> [TEXTE CHOISI]:
Ceux qui, comme nous, n’ont jamais beaucoup aimé Blur ne trouveront probablement pas d’immenses qualités à cet album du retour. Ce neuvième disque arrive huit ans après le précédent, The Magic Whip, plutôt mal accueilli par la critique, et à la suite d’une reformation scénique qui, à l’instar de celle de Pulp, aura mis tout le monde d’accord pour faire de Damon Albarn et sa bande un groupe hautement patrimonial et « transgénérationnel », qualité dont il faut toujours se méfier. The Ballad of Darren donne vaguement cette impression de ne pas servir à grand chose : il ne présentera pas vraiment Blur à ceux qui en sont fans sous un jour nouveau, pas plus qu’il ne marquera une quelconque évolution stylistique chez le quatuor londonien (d’aucuns diront que Blur n’a jamais eu de style). Il n’en reste pas moins que l’écoute n’est pas déplaisante et que les chansons sont plutôt bien écrites, à condition qu’on aime le style pop lounge dans lequel semble verser les groupes contemporaines depuis que les Arctic Monkeys ont viré de bord.
On pourra ainsi saturer assez vite à l’écoute de chansons surécrites et pleines de sucre comme Barbaric (qui aurait pu faire une jolie miniature mais qui en fait VISIBLEMENT trop) ou Russian Strings. Les tours sont baroques, enrichis en instruments très joliment accordés et attentifs à suivre la voix introspective et semi-mélancolique d’un Damon Albarn qui dresse le bilan de ses cinquante cinq ans de vie. Si l’ouverture, The Ballad, est plutôt réussie à cet égard, on pourra trouver cela un brin rébarbatif et redondant au fil des titres et commencer à s’ennuyer ferme à partir d’un Everglades (For Leonard) aussi mou que gentiment barbant :
Why everything
In this world been lost ever since?
And we’re not giving in
We’re not gonna shy away
We’re growing tall with the pain
We’re searching the everglades
Pursuing god with changе
And furthermore I think it’s just too late
Comme souvent chez Blur, on se demande si cette mélancolie et ce vieillissement assumé ne sont pas feints et opportunistes. The Narcissist sonne plutôt bien mais rappelle certains morceaux des Flaming Lips, voire de Radiohead. Les titres les plus kitschs font penser à ce que faisait David Johansen avec Buster Poindexter il y a 20 ans. Si bien qu’on en finit toujours par se demander ce qui fait que Blur est Blur. Il y a assez peu de refrains magiques et enflammés sur ce nouveau disque mais il y a une très belle énergie et une dynamique assez emblématique du groupe sur le single St Charles Square (le seul titre à l’ancienne finalement), un côté très clair, british et aristocratique sur le (pompeux et) magnifique final The Heights.

> [DONNÉES DISPONIBLES]:
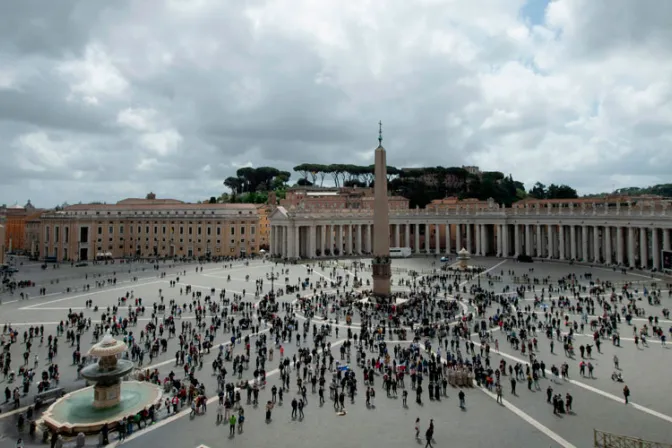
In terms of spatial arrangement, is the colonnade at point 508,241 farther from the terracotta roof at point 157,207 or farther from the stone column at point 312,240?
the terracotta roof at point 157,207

> [VOS TÂCHES]:
• a. D'après la critique de l'album de Blur, combien d'années séparent ce neuvième disque du précédent ?
• b. Recopiez, dans la critique de l'album de Blur, le passage qui s'ouvre sur les mots contenant « On pourra ainsi » et se clôt sur « lost ever since? ».
• c. Poursuivez la critique de l'album de Blur à partir de sa dernière phrase.
Le matériel n'a aucune incidence sur ce qui est demandé ici.

> [RÉSULTATS DANS L'ORDRE]:
• a. Huit ans séparent ce disque du précédent, The Magic Whip.

• b.
On pourra ainsi saturer assez vite à l’écoute de chansons surécrites et pleines de sucre comme Barbaric (qui aurait pu faire une jolie miniature mais qui en fait VISIBLEMENT trop) ou Russian Strings. Les tours sont baroques, enrichis en instruments très joliment accordés et attentifs à suivre la voix introspective et semi-mélancolique d’un Damon Albarn qui dresse le bilan de ses cinquante cinq ans de vie. Si l’ouverture, The Ballad, est plutôt réussie à cet égard, on pourra trouver cela un brin rébarbatif et redondant au fil des titres et commencer à s’ennuyer ferme à partir d’un Everglades (For Leonard) aussi mou que gentiment barbant :
Why everything
In this world been lost ever since?

• c.
On ne sait jamais à quoi s’en tenir avec Blur : les ficelles sont grosses mais elles tirent le paquebot et définissent un tiroir « brit pop » si mainstream et éprouvé, et familier et rassurant, et fréquentable et presque identitaire, qu’on ne peut pas reprocher au groupe d’écrire une chanson telle qu’Avalon qui ressemble à une version moderne des fantaisies de Ray Davies et des Kinks d’il y a trente ou quarante ans. On peut leur reprocher en revanche de l’exécuter de cette manière si ralentie et self-consciente qu’elle sonne comme une interprétation méta de l’idée qu’on se fait de la pop anglaise. Est-ce qu’on a besoin d’un Blur qui sonne comme une version bizarre de Divine Comedy ? Est-ce qu’on a vraiment besoin d’un truc aussi sur-signifiant que Far Away Island, chanson qui cabotine au delà de ce qu’Albarn a jamais osé proposer avec Gorillaz ?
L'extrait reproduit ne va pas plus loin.